[重合体(A)]
本発明の重合体(A)は、主鎖にδ−ラクタム構造を有する。重合体(A)は、典型的には熱可塑性重合体である。重合体(A)は、典型的には非水溶性の重合体である。重合体(A)は、非晶性でありうる。
δ−ラクタム構造は、基本骨格として6員環のアミド環構造(環状アミド構造)を有する。この環状アミド構造は、ピペリジノン環構造でもある。重合体が主鎖にδ−ラクタム構造を有するとは、6員環であるδ−ラクタム構造の基本骨格を構成する6つの原子のうち少なくとも1つの原子、典型的にはアミド結合(−NHCO−)を構成しない少なくとも1つの炭素原子が当該重合体の主鎖に位置し、主鎖を構成することを意味する。主鎖に位置する上記炭素原子の数は2または3であってもよく、例えば、δ−ラクタム構造の3位、4位および5位の炭素原子が重合体(A)の主鎖に位置する。

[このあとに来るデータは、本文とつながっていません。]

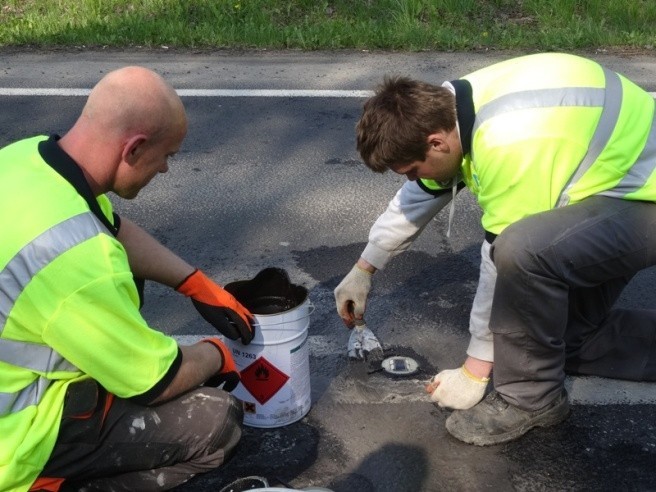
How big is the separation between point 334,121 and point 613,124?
3269mm

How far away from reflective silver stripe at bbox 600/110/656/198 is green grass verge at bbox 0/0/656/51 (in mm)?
→ 4803

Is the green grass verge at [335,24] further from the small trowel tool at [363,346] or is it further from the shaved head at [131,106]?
the shaved head at [131,106]

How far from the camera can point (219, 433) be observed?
9.23ft

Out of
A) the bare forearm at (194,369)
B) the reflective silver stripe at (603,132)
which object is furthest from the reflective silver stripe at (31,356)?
the reflective silver stripe at (603,132)

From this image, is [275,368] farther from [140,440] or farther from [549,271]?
[549,271]

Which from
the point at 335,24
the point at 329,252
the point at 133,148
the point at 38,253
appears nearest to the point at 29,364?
the point at 38,253

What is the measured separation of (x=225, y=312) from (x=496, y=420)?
995 millimetres

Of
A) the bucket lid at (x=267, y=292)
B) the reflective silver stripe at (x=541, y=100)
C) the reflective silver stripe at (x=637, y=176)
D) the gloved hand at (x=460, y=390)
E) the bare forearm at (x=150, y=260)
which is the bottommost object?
the gloved hand at (x=460, y=390)

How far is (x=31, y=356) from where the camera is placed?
7.86 feet

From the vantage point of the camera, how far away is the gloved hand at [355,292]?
11.8 feet

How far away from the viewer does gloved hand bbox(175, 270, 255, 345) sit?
9.87ft

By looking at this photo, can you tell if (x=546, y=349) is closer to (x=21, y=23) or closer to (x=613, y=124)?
(x=613, y=124)

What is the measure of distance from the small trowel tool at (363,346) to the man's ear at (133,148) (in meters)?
1.40

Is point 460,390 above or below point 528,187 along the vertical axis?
below
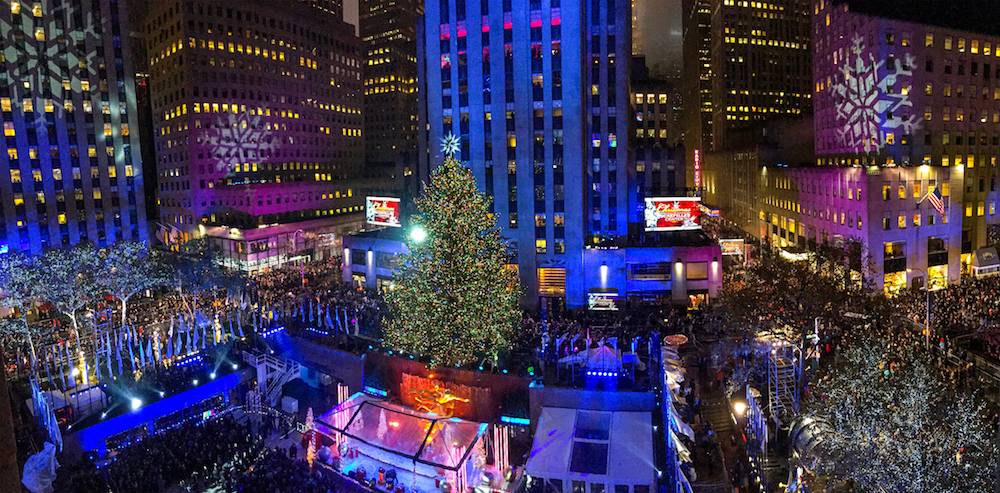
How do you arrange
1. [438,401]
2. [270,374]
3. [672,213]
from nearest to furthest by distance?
[438,401] < [270,374] < [672,213]

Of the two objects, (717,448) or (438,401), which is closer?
Answer: (717,448)

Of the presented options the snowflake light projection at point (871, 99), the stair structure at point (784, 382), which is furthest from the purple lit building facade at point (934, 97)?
the stair structure at point (784, 382)

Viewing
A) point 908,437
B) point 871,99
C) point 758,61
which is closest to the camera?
point 908,437

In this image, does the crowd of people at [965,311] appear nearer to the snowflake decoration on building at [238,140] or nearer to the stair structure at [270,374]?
the stair structure at [270,374]

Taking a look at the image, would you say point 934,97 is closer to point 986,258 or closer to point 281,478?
point 986,258

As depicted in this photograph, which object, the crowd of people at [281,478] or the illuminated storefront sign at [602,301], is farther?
the illuminated storefront sign at [602,301]

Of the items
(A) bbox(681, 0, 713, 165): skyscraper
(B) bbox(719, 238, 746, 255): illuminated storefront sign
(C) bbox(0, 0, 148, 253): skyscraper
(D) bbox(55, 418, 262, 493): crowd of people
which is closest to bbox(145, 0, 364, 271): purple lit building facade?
(C) bbox(0, 0, 148, 253): skyscraper

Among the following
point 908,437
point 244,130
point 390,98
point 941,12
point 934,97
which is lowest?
point 908,437

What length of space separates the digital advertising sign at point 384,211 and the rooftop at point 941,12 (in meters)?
49.7

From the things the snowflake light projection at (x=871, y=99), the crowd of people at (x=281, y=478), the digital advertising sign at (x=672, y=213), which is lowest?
the crowd of people at (x=281, y=478)

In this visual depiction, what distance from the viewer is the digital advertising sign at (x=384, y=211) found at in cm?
5972

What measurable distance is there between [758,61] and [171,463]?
140 m

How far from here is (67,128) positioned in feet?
236

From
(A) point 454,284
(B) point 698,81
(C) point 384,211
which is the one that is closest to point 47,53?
(C) point 384,211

重合体(A)は、主鎖に位置するδ−ラクタム構造に由来する特性を有する。特性は、例えば、熱的特性、光学的特性である。
熱的特性は、例えばガラス転移温度(Tg)であり、重合体(A)のTgはδ−ラクタム構造を主鎖に有さない場合に比べて高くなる。
光学的特性は、例えば複屈折特性である。主鎖に位置するδ−ラクタム構造によって、重合体(A)の複屈折発現性(位相差発現性)が向上する。δ−ラクタム構造は、重合体(A)に正または負の固有複屈折を与える作用を有する。より具体的に、δ−ラクタム構造は、基本的に重合体(A)に正の固有複屈折を与える作用を有するが、環構造の基本骨格に結合した置換基が嵩高いなどの場合、重合体(A)に負の固有複屈折を与えることがある。重合体(A)としての固有複屈折の正負は、当該重合体(A)が有する各構成単位が示す複屈折特性の兼ね合いにより決定される。例えば、δ−ラクタム構造が重合体(A)に正の固有複屈折を与える作用を有する場合においても、負の固有複屈折を与える作用を有する構成単位を重合体(A)がさらに有するとき、重合体(A)としての固有複屈折が負になることがある。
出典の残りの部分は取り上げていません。